## WHAT THE TASK REQUIRES
Copy the items word for word, beginning at the line that contains "Of all items in" and stopping after the line that contains "which is nearest to the camera?".

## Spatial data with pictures
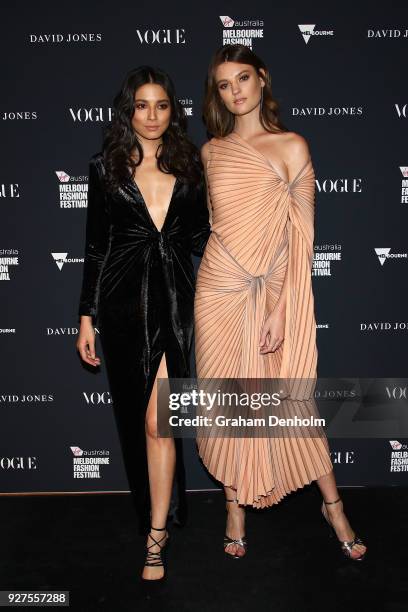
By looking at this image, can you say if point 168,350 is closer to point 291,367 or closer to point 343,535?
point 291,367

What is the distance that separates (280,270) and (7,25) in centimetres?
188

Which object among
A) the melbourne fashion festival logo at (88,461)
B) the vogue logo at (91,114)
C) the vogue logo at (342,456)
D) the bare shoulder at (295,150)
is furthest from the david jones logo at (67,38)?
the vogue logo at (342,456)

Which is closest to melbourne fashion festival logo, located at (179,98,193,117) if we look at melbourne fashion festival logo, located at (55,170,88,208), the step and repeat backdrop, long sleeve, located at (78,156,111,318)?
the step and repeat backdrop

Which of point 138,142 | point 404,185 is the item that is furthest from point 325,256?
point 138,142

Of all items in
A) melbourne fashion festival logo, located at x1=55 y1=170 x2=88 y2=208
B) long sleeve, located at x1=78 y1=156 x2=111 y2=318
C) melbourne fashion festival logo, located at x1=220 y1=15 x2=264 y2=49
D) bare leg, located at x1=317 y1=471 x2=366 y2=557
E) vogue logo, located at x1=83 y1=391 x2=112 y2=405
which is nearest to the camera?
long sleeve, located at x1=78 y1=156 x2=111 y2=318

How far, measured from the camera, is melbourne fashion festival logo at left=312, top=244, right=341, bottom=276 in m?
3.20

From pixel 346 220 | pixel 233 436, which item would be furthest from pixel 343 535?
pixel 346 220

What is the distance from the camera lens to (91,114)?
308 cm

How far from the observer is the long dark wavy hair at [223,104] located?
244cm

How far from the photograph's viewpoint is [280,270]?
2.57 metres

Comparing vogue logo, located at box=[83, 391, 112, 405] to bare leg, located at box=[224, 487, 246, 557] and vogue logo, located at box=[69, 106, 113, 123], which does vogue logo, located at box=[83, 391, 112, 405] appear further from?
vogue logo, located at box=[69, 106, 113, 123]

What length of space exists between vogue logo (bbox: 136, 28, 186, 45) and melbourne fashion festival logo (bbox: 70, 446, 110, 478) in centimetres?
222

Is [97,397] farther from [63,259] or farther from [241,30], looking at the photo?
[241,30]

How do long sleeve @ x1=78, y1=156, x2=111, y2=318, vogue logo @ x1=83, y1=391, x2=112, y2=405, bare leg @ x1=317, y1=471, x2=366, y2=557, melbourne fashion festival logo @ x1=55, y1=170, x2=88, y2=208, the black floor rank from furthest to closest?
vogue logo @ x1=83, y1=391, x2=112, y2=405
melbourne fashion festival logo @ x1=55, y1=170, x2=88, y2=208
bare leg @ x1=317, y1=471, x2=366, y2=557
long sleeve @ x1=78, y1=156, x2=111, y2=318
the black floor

## TASK RESPONSE
Of all items in
A) melbourne fashion festival logo, located at x1=55 y1=170 x2=88 y2=208
B) long sleeve, located at x1=78 y1=156 x2=111 y2=318
C) melbourne fashion festival logo, located at x1=220 y1=15 x2=264 y2=49
D) bare leg, located at x1=317 y1=471 x2=366 y2=557
E) vogue logo, located at x1=83 y1=391 x2=112 y2=405
which is nearest to the camera?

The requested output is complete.